Problem
Consider the space $C[-1,1]$, together with the norm defined by $\|f\|_1 = \int_{-1}^1|f|d\lambda$ (where $\lambda$ is the Lebesgue measure). For each $n$ define a function $f_n:[-1,1]\to\mathbb{R}$ by\begin{align*} f_n(x)= \begin{cases} 0\quad &\text{if $-1\leq x\leq 0$},\\ nx\quad &\text{if $0<x\leq\frac{1}{n}$},\\ 1\quad &\text{if $\frac{1}{n}<x\leq1$}. \end{cases}\end{align*}Prove that $\{f_n\}$ is a Cauchy sequence in $C[-1,1]$. Then show there is now continuous function $f$ such that $\lim_{n\to\infty}\|f_n-f\|_1=0$.
My Attempt So Far
- Here is my attempt so far to prove the sequence $\{f_n\}$ is Cauchy:
Let $\epsilon$ be any positive number. We want to show that there is a positive integer $N$ such that $d(f_m,f_n)<\epsilon$ whenever $m\geq N$ and $n\geq N$. Write\begin{align}d(f_m,f_n) &= \|f_m-f_n\|_1\\&= \int_{-1}^1|f_m-f_n|d\lambda\\&= \int|f_m-f_n|\chi_{[a,b]}d\lambda\\&= \sup\left\{\int hd\lambda:h\in\mathscr{S}_+\ \text{and}\ h\leq|f_m-f_n|\chi_{[a,b]}\right\}\\&\dots\end{align}
I got stuck here, don't know how to proceed next.

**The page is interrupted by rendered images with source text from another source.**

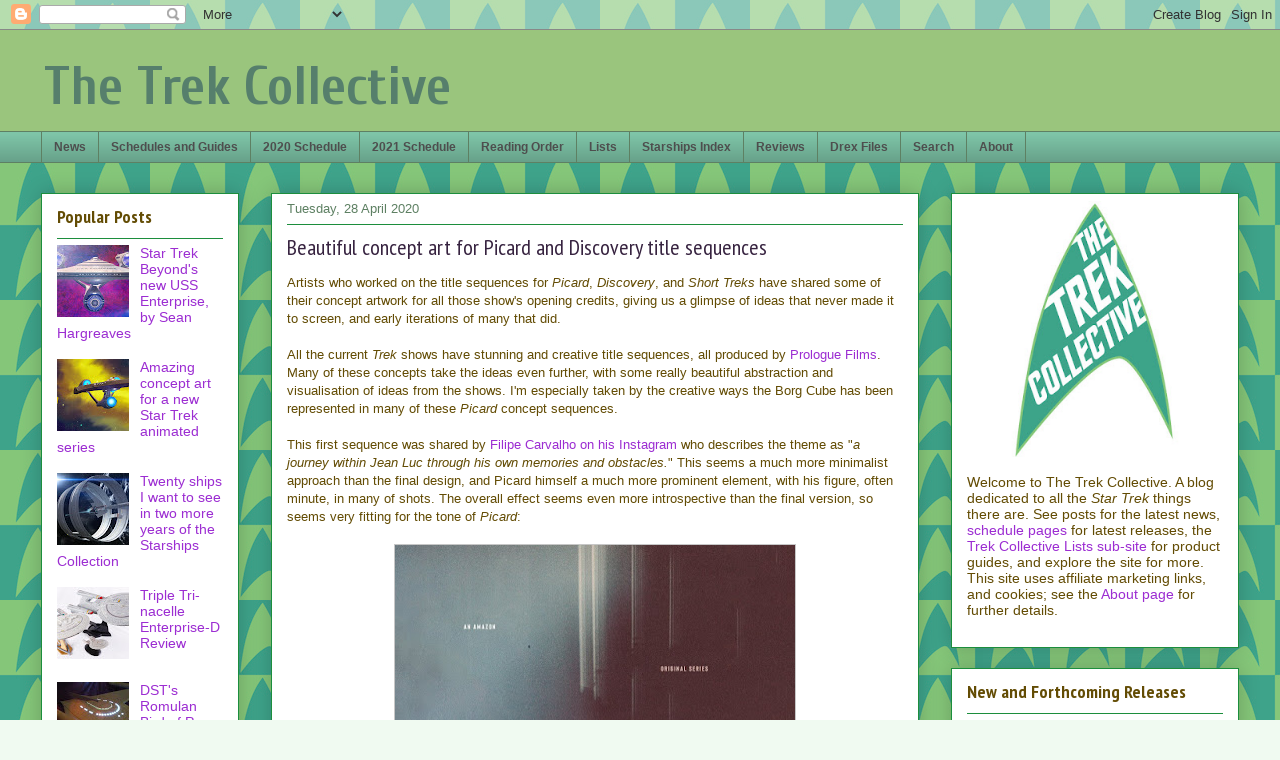

--- FILE ---
content_type: text/html; charset=utf-8
request_url: https://www.google.com/recaptcha/api2/aframe
body_size: 116
content:
<!DOCTYPE HTML><html><head><meta http-equiv="content-type" content="text/html; charset=UTF-8"></head><body><script nonce="RQAJ3RNnPSIOJRluQqjsLw">/** Anti-fraud and anti-abuse applications only. See google.com/recaptcha */ try{var clients={'sodar':'https://pagead2.googlesyndication.com/pagead/sodar?'};window.addEventListener("message",function(a){try{if(a.source===window.parent){var b=JSON.parse(a.data);var c=clients[b['id']];if(c){var d=document.createElement('img');d.src=c+b['params']+'&rc='+(localStorage.getItem("rc::a")?sessionStorage.getItem("rc::b"):"");window.document.body.appendChild(d);sessionStorage.setItem("rc::e",parseInt(sessionStorage.getItem("rc::e")||0)+1);localStorage.setItem("rc::h",'1769355709975');}}}catch(b){}});window.parent.postMessage("_grecaptcha_ready", "*");}catch(b){}</script></body></html>

--- FILE ---
content_type: text/plain
request_url: https://www.google-analytics.com/j/collect?v=1&_v=j102&a=132445903&t=pageview&_s=1&dl=https%3A%2F%2Fwww.thetrekcollective.com%2F2020%2F04%2Fbeautiful-concept-art-for-picard-and.html%3Fm%3D0&ul=en-us%40posix&dt=The%20Trek%20Collective%3A%20Beautiful%20concept%20art%20for%20Picard%20and%20Discovery%20title%20sequences&sr=1280x720&vp=1280x720&_u=IEBAAEABAAAAACAAI~&jid=1580665502&gjid=983360966&cid=2128060189.1769355708&tid=UA-1533874-1&_gid=511806391.1769355708&_r=1&_slc=1&z=1878541697
body_size: -453
content:
2,cG-KCTGS07MT4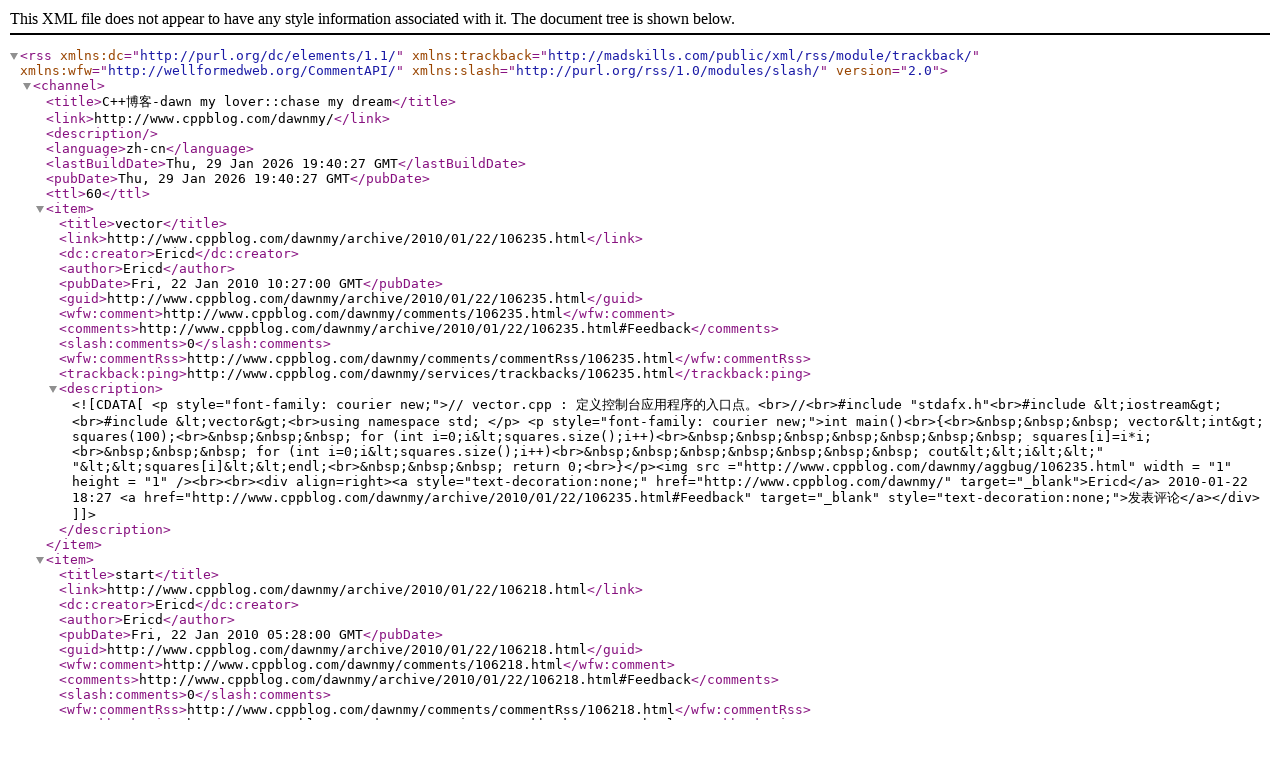

--- FILE ---
content_type: text/xml
request_url: http://www.cppblog.com/dawnmy/rss.aspx
body_size: 1373
content:
<?xml version="1.0" encoding="utf-8" standalone="yes"?><rss version="2.0" xmlns:dc="http://purl.org/dc/elements/1.1/" xmlns:trackback="http://madskills.com/public/xml/rss/module/trackback/" xmlns:wfw="http://wellformedweb.org/CommentAPI/" xmlns:slash="http://purl.org/rss/1.0/modules/slash/"><channel><title>C++博客-dawn my lover::chase my dream</title><link>http://www.cppblog.com/dawnmy/</link><description /><language>zh-cn</language><lastBuildDate>Thu, 29 Jan 2026 19:40:27 GMT</lastBuildDate><pubDate>Thu, 29 Jan 2026 19:40:27 GMT</pubDate><ttl>60</ttl><item><title>vector</title><link>http://www.cppblog.com/dawnmy/archive/2010/01/22/106235.html</link><dc:creator>Ericd</dc:creator><author>Ericd</author><pubDate>Fri, 22 Jan 2010 10:27:00 GMT</pubDate><guid>http://www.cppblog.com/dawnmy/archive/2010/01/22/106235.html</guid><wfw:comment>http://www.cppblog.com/dawnmy/comments/106235.html</wfw:comment><comments>http://www.cppblog.com/dawnmy/archive/2010/01/22/106235.html#Feedback</comments><slash:comments>0</slash:comments><wfw:commentRss>http://www.cppblog.com/dawnmy/comments/commentRss/106235.html</wfw:commentRss><trackback:ping>http://www.cppblog.com/dawnmy/services/trackbacks/106235.html</trackback:ping><description><![CDATA[<p style="font-family: courier new;">// vector.cpp : 定义控制台应用程序的入口点。<br>//<br>#include "stdafx.h"<br>#include &lt;iostream&gt;<br>#include &lt;vector&gt;<br>using namespace std;  </p>
<p style="font-family: courier new;">int main()<br>{<br>&nbsp;&nbsp;&nbsp; vector&lt;int&gt; squares(100);<br>&nbsp;&nbsp;&nbsp; for (int i=0;i&lt;squares.size();i++)<br>&nbsp;&nbsp;&nbsp;&nbsp;&nbsp;&nbsp;&nbsp; squares[i]=i*i;<br>&nbsp;&nbsp;&nbsp; for (int i=0;i&lt;squares.size();i++)<br>&nbsp;&nbsp;&nbsp;&nbsp;&nbsp;&nbsp;&nbsp; cout&lt;&lt;i&lt;&lt;" "&lt;&lt;squares[i]&lt;&lt;endl;<br>&nbsp;&nbsp;&nbsp; return 0;<br>}</p><img src ="http://www.cppblog.com/dawnmy/aggbug/106235.html" width = "1" height = "1" /><br><br><div align=right><a style="text-decoration:none;" href="http://www.cppblog.com/dawnmy/" target="_blank">Ericd</a> 2010-01-22 18:27 <a href="http://www.cppblog.com/dawnmy/archive/2010/01/22/106235.html#Feedback" target="_blank" style="text-decoration:none;">发表评论</a></div>]]></description></item><item><title>start</title><link>http://www.cppblog.com/dawnmy/archive/2010/01/22/106218.html</link><dc:creator>Ericd</dc:creator><author>Ericd</author><pubDate>Fri, 22 Jan 2010 05:28:00 GMT</pubDate><guid>http://www.cppblog.com/dawnmy/archive/2010/01/22/106218.html</guid><wfw:comment>http://www.cppblog.com/dawnmy/comments/106218.html</wfw:comment><comments>http://www.cppblog.com/dawnmy/archive/2010/01/22/106218.html#Feedback</comments><slash:comments>0</slash:comments><wfw:commentRss>http://www.cppblog.com/dawnmy/comments/commentRss/106218.html</wfw:commentRss><trackback:ping>http://www.cppblog.com/dawnmy/services/trackbacks/106218.html</trackback:ping><description><![CDATA[<p>Hello,大家好
</p><p>这是我的第一篇cpp博客！</p><img src ="http://www.cppblog.com/dawnmy/aggbug/106218.html" width = "1" height = "1" /><br><br><div align=right><a style="text-decoration:none;" href="http://www.cppblog.com/dawnmy/" target="_blank">Ericd</a> 2010-01-22 13:28 <a href="http://www.cppblog.com/dawnmy/archive/2010/01/22/106218.html#Feedback" target="_blank" style="text-decoration:none;">发表评论</a></div>]]></description></item></channel></rss>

- For the nonexistence of a continuous function, I drew a diagram. I can see that the function would eventually goes to\begin{align*}f(x) = \begin{cases}0\quad &\text{if $-1\leq x\leq0$},\\1\quad &\text{if $0<x\leq1$}.\end{cases}\end{align*}which is clearly not continuous. But I don't know how to prove it rigorously.
Could someone please help me out? Thanks a lot in advance!